What is needed: Write out the data again in full, exactly as it reads.
── Data ──
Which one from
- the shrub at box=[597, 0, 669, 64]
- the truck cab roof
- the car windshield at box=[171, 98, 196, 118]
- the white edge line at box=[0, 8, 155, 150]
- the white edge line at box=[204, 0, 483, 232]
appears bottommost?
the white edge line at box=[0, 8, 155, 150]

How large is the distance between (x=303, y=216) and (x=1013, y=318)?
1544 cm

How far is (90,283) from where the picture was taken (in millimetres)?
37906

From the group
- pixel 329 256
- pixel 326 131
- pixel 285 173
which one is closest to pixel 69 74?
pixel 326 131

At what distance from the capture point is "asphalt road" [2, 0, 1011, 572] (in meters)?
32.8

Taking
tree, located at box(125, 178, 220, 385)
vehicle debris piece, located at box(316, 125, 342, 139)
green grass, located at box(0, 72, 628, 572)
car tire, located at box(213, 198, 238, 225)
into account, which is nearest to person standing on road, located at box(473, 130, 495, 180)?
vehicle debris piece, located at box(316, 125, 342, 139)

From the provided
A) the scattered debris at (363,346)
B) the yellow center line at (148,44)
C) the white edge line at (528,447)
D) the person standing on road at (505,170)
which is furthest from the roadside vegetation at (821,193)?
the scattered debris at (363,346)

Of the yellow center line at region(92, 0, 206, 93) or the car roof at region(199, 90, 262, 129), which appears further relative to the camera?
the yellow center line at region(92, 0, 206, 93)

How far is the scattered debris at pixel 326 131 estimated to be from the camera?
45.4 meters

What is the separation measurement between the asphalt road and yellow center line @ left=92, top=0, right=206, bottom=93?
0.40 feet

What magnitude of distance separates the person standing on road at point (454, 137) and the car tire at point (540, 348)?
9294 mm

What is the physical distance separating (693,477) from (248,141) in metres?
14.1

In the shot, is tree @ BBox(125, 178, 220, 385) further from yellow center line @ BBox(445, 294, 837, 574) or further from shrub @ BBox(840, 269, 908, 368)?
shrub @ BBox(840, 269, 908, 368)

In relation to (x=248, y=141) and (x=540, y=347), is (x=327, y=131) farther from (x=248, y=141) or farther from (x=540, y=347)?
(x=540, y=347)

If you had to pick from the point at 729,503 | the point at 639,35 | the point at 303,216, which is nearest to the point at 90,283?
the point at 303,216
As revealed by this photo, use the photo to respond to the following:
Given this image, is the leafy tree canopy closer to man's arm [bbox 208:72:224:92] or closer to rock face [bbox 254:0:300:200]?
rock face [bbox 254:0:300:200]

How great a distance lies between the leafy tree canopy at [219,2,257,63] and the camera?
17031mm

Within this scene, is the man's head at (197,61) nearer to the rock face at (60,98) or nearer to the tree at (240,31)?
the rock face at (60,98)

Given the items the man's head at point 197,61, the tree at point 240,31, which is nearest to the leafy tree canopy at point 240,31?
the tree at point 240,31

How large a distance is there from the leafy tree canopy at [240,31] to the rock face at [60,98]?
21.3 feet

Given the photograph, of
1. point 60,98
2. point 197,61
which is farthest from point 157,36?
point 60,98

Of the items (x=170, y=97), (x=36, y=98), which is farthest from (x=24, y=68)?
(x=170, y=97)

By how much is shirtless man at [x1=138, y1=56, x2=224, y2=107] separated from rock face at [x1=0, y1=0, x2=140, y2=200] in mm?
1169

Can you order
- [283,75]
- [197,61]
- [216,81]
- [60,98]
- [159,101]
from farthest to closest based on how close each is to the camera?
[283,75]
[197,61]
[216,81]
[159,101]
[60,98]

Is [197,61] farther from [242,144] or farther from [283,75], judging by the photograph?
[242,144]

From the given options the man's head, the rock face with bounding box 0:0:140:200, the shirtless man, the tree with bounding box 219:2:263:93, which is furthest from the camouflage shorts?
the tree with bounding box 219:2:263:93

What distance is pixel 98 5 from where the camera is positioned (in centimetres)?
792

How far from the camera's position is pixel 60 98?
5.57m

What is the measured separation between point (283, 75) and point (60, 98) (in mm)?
───
Task answer:
Which one from
- the shrub at box=[597, 0, 669, 64]
- the truck cab roof
- the car windshield at box=[171, 98, 196, 118]
- the white edge line at box=[0, 8, 155, 150]
- the white edge line at box=[204, 0, 483, 232]
appears bottommost?
the white edge line at box=[0, 8, 155, 150]

How large is the distance between (x=303, y=216) and (x=1013, y=318)?
1544 cm

How far is (90,283) from where the picture was taken (in millimetres)?
37906

From the group
- pixel 329 256
- pixel 326 131
- pixel 285 173
which one is closest to pixel 69 74?
pixel 326 131

At what distance from the capture point is "asphalt road" [2, 0, 1011, 572] (in meters)?
32.8

Taking
tree, located at box(125, 178, 220, 385)
vehicle debris piece, located at box(316, 125, 342, 139)
green grass, located at box(0, 72, 628, 572)
car tire, located at box(213, 198, 238, 225)
into account, which is nearest to person standing on road, located at box(473, 130, 495, 180)?
vehicle debris piece, located at box(316, 125, 342, 139)

From the provided
A) the scattered debris at (363,346)
B) the yellow center line at (148,44)
C) the white edge line at (528,447)
D) the person standing on road at (505,170)
which is furthest from the roadside vegetation at (821,193)?
the scattered debris at (363,346)

Of the yellow center line at region(92, 0, 206, 93) or the car roof at region(199, 90, 262, 129), which appears further relative to the camera?
the yellow center line at region(92, 0, 206, 93)

How far is the scattered debris at pixel 326 131 estimated to be from the camera?
45.4 meters

What is the separation measurement between the asphalt road and yellow center line @ left=92, top=0, right=206, bottom=93?
0.40 feet

What magnitude of distance separates the person standing on road at point (454, 137) and the car tire at point (540, 348)?
9294 mm

What is the physical distance separating (693,477) from (248,141) in metres?
14.1

In the shot, is tree @ BBox(125, 178, 220, 385) further from yellow center line @ BBox(445, 294, 837, 574) or further from shrub @ BBox(840, 269, 908, 368)?
shrub @ BBox(840, 269, 908, 368)

In relation to (x=248, y=141) and (x=540, y=347), is (x=327, y=131) farther from (x=248, y=141) or farther from (x=540, y=347)?
(x=540, y=347)

If you had to pick from the point at 729,503 | the point at 639,35 | the point at 303,216, which is nearest to the point at 90,283?
the point at 303,216
As revealed by this photo, use the photo to respond to the following:
Given this image, is the leafy tree canopy closer to man's arm [bbox 208:72:224:92] or closer to rock face [bbox 254:0:300:200]?
rock face [bbox 254:0:300:200]

How great a distance lies between the leafy tree canopy at [219,2,257,63] and the camera?
17031mm

Within this scene, is the man's head at (197,61) nearer to the rock face at (60,98) or nearer to the tree at (240,31)?
the rock face at (60,98)

Given the items the man's head at point 197,61, the tree at point 240,31, which is nearest to the leafy tree canopy at point 240,31?
the tree at point 240,31

How large a distance is there from the leafy tree canopy at [240,31] to the rock face at [60,98]?
21.3 feet

Given the photograph, of
1. point 60,98
2. point 197,61
which is farthest from point 157,36?
point 60,98

Of the items (x=170, y=97), (x=36, y=98), which is farthest from (x=24, y=68)?
(x=170, y=97)

By how much is shirtless man at [x1=138, y1=56, x2=224, y2=107] separated from rock face at [x1=0, y1=0, x2=140, y2=200] in mm?
1169

Can you order
- [283,75]
- [197,61]
- [216,81]
- [60,98]
- [159,101]
from farthest to closest based on how close each is to the camera?
[283,75]
[197,61]
[216,81]
[159,101]
[60,98]

Is [197,61] farther from [242,144] or farther from [283,75], judging by the photograph?
[242,144]

From the given options the man's head, the rock face with bounding box 0:0:140:200, the shirtless man, the tree with bounding box 219:2:263:93, which is furthest from the camouflage shorts?
the tree with bounding box 219:2:263:93

What distance is pixel 98 5 from where the camera is positioned (in centimetres)?
792

How far from the camera's position is pixel 60 98?
5.57m

What is the measured separation between point (283, 75) and point (60, 98) (in mm)?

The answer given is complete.